Exercise input

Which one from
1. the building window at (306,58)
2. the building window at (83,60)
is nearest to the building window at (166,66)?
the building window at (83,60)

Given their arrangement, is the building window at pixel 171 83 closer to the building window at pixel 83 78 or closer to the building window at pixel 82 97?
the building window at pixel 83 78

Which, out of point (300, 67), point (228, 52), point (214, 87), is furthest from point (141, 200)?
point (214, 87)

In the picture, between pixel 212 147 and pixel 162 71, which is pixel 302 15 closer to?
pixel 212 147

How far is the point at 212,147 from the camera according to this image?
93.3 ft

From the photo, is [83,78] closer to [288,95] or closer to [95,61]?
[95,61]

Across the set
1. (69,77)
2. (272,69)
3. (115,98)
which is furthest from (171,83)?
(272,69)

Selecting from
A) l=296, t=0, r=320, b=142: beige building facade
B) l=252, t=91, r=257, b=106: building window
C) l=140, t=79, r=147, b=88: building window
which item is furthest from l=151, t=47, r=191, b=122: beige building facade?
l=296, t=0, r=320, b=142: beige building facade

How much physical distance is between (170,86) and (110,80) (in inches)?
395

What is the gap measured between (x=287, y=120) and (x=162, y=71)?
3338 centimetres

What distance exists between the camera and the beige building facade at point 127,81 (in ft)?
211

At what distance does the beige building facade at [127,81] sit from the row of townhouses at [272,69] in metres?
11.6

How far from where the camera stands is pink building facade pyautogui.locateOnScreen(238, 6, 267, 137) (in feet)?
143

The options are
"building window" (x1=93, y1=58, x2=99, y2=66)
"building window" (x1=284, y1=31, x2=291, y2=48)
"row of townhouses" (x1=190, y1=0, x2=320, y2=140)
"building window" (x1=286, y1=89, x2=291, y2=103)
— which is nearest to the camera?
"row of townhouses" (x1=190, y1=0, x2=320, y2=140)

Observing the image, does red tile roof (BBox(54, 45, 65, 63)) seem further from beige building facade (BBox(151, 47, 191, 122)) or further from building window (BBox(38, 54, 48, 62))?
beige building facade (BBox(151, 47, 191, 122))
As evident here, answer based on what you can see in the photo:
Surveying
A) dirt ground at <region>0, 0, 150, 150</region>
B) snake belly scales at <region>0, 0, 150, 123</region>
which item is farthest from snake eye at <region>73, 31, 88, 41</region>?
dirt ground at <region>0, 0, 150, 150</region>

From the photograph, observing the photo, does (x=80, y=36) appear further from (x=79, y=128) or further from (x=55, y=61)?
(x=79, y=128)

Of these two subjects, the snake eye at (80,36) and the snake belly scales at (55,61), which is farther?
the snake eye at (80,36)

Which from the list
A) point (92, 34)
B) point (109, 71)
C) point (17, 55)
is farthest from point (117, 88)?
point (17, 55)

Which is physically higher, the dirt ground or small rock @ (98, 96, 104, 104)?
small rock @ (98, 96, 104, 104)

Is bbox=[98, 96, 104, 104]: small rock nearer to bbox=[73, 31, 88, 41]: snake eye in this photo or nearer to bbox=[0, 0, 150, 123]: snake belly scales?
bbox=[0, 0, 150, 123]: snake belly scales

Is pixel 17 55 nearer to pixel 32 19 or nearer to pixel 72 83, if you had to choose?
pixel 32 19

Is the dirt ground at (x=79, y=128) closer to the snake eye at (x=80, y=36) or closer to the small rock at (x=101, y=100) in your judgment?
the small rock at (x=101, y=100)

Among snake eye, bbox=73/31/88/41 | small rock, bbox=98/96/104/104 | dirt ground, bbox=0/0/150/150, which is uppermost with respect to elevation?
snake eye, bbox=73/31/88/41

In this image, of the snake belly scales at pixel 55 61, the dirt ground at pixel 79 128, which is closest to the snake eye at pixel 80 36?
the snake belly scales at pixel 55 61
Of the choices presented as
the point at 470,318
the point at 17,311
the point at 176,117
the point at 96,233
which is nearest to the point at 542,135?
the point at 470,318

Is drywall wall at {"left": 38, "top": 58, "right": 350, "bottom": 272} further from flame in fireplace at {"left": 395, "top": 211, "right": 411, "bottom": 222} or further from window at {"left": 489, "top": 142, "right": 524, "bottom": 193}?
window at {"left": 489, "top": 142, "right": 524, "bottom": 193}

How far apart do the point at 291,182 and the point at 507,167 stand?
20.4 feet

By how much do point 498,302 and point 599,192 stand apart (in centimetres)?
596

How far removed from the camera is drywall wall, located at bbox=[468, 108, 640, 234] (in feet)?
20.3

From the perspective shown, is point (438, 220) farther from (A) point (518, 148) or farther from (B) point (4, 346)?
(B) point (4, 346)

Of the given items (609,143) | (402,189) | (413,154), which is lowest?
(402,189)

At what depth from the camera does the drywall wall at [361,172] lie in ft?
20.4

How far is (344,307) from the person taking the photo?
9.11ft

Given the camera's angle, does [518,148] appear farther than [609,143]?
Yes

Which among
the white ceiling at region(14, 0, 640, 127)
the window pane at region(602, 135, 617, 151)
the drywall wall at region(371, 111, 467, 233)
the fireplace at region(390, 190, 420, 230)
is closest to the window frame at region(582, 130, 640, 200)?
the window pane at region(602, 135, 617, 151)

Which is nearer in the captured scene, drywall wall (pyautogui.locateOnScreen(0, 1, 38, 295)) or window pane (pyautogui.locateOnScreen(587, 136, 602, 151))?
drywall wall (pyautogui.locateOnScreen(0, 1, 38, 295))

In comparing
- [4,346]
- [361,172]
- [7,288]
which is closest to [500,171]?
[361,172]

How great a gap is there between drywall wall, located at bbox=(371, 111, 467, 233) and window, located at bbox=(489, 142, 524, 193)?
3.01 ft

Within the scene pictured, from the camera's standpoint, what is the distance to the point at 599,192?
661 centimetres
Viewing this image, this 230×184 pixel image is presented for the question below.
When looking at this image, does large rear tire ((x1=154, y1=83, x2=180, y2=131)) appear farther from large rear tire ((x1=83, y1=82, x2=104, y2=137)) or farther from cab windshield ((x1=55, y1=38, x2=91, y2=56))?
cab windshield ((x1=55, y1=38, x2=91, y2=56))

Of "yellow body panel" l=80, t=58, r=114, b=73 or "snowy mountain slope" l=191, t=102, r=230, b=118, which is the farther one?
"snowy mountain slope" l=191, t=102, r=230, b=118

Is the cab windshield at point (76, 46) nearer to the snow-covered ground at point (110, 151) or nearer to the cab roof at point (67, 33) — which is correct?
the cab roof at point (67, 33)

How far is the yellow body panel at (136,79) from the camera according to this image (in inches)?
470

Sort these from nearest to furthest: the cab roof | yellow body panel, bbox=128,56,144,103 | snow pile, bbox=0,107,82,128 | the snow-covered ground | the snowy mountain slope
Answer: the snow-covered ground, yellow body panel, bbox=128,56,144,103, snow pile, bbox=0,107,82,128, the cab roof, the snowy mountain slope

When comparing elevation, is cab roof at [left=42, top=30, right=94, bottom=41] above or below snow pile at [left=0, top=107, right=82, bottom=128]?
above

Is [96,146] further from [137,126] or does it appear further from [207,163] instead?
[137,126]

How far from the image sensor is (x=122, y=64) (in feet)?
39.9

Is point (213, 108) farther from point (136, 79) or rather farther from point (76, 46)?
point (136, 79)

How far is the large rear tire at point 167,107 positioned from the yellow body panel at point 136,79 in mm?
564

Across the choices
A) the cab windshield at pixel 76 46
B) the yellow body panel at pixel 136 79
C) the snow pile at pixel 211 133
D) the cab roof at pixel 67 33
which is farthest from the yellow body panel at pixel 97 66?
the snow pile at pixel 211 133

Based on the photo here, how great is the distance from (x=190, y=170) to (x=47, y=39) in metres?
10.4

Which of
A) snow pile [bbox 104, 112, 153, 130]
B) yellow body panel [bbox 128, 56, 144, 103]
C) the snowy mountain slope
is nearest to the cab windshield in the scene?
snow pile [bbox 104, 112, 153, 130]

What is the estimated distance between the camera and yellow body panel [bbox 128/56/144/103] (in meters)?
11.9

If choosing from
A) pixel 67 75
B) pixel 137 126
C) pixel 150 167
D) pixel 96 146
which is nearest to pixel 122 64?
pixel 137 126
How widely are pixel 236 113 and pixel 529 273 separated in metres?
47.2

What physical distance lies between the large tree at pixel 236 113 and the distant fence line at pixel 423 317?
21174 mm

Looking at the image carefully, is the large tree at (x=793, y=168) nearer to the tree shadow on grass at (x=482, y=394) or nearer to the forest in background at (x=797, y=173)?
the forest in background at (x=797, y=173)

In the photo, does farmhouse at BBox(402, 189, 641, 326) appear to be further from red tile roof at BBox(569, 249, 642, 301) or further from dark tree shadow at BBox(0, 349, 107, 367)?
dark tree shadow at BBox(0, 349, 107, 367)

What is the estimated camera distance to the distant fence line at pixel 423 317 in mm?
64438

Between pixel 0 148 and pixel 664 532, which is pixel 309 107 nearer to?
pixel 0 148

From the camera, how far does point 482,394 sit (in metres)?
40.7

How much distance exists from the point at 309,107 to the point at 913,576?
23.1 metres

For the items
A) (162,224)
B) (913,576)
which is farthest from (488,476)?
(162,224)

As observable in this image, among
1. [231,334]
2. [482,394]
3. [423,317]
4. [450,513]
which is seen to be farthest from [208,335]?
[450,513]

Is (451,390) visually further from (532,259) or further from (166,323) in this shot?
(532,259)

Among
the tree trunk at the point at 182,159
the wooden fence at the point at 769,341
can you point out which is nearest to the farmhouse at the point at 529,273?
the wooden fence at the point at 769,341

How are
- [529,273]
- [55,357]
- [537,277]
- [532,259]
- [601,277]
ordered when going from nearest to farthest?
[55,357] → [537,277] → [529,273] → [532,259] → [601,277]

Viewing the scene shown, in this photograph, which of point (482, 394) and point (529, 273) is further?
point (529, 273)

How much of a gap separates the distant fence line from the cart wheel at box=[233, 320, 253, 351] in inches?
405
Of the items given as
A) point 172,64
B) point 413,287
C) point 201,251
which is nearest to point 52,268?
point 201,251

The task
Reproduce verbatim the data above, starting with the line that contains "How much of" and continuing through the final line of the data.

Exercise response
How much of a gap separates the distant fence line from the cart wheel at box=[233, 320, 253, 351] in inches?
405
Of the items given as
A) point 172,64
B) point 413,287
C) point 201,251
which is nearest to point 52,268?
point 201,251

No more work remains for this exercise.